Goal -
Locate each line in the entries below that contains the word "distance" and copy every such line.

Begin Input for this task

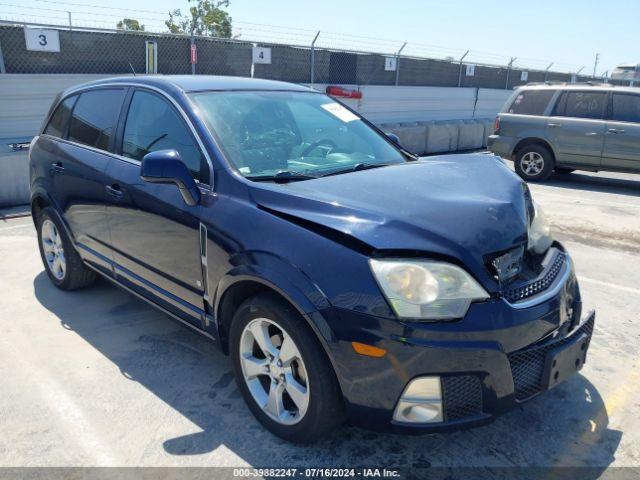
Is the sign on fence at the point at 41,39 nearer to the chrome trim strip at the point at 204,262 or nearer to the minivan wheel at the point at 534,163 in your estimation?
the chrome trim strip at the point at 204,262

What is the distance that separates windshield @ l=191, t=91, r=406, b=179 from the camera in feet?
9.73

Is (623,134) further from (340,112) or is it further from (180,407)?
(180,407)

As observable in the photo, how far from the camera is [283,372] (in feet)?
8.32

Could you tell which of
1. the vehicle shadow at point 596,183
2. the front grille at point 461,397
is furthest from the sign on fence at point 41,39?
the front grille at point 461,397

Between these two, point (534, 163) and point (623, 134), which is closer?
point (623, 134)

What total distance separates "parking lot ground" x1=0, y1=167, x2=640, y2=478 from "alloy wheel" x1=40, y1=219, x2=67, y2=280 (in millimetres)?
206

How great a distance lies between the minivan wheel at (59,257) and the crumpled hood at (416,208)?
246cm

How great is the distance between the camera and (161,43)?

End Input for this task
Begin Input for this task

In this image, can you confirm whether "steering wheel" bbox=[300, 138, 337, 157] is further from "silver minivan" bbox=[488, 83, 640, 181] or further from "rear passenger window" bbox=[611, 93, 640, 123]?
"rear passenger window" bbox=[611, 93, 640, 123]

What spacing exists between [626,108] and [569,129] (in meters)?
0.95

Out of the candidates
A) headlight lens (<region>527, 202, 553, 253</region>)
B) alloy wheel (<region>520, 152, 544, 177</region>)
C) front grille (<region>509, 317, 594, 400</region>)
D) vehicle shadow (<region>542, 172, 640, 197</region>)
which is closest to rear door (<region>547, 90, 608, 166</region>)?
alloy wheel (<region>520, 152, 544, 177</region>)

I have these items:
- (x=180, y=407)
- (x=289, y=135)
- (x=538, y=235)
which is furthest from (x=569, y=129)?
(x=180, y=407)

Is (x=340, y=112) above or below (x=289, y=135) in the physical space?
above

End Input for this task
Begin Input for this task

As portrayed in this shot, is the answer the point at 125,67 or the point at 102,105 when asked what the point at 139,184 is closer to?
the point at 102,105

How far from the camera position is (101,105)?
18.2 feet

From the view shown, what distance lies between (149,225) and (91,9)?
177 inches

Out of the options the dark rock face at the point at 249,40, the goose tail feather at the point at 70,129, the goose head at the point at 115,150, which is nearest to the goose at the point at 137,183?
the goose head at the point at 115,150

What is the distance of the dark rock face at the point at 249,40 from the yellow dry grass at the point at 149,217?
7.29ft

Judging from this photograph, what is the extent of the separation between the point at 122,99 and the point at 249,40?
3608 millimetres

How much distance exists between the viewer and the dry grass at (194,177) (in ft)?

End Input for this task

Output below -
What is the distance that separates windshield @ l=191, t=91, r=406, b=179 from the camera in feet?
What total distance separates "parking lot ground" x1=0, y1=167, x2=640, y2=478 from "alloy wheel" x1=40, y1=219, x2=67, y2=280 (in millimetres)?
How great a distance lies between the minivan wheel at (59,257) and the crumpled hood at (416,208)?
How great is the distance between the camera and (161,43)?
From the view shown, what distance lies between (149,225) and (91,9)?
What is the distance of the dark rock face at the point at 249,40 from the yellow dry grass at the point at 149,217?
How much distance exists between the viewer and the dry grass at (194,177) (in ft)?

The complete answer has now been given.